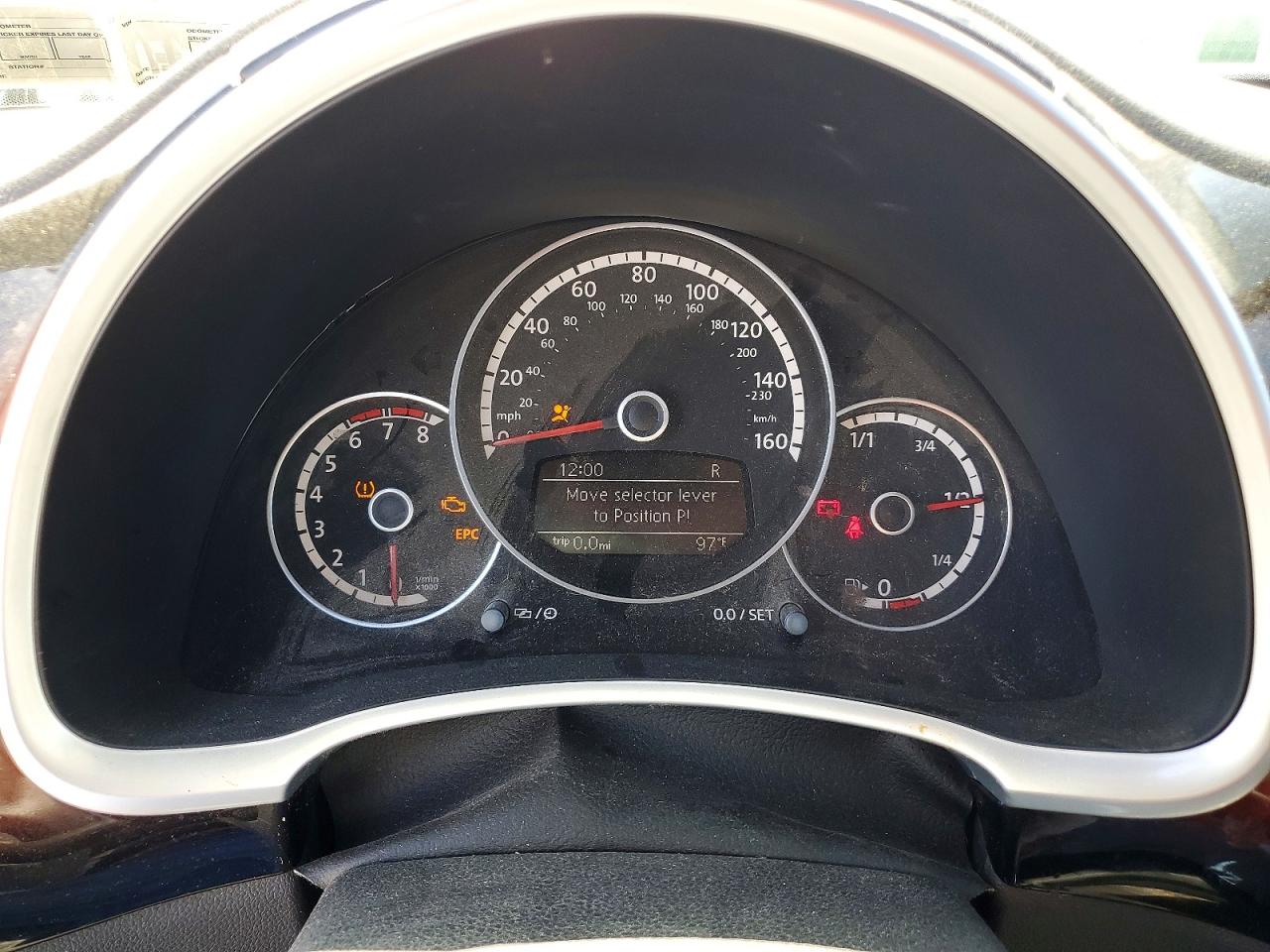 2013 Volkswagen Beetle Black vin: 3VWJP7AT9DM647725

---

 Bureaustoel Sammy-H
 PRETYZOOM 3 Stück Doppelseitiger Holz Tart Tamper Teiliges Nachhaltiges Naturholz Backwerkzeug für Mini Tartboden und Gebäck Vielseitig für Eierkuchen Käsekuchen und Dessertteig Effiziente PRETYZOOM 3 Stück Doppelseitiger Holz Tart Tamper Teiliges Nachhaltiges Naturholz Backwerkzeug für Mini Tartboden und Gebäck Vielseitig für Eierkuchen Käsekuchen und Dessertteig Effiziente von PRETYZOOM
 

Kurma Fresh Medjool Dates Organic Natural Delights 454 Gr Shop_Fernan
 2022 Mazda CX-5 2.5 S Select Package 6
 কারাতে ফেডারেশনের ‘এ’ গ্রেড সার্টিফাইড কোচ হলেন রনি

● PROBLEM DETAILS
Your answer should be the lines above, from the line containing "Kurma Fresh Medjool" up to and including the line containing "কারাতে ফেডারেশনের ‘এ’", reproduced exactly and with nothing else.

● ANSWER TO THIS PROBLEM
Kurma Fresh Medjool Dates Organic Natural Delights 454 Gr Shop_Fernan
 2022 Mazda CX-5 2.5 S Select Package 6
 কারাতে ফেডারেশনের ‘এ’ গ্রেড সার্টিফাইড কোচ হলেন রনি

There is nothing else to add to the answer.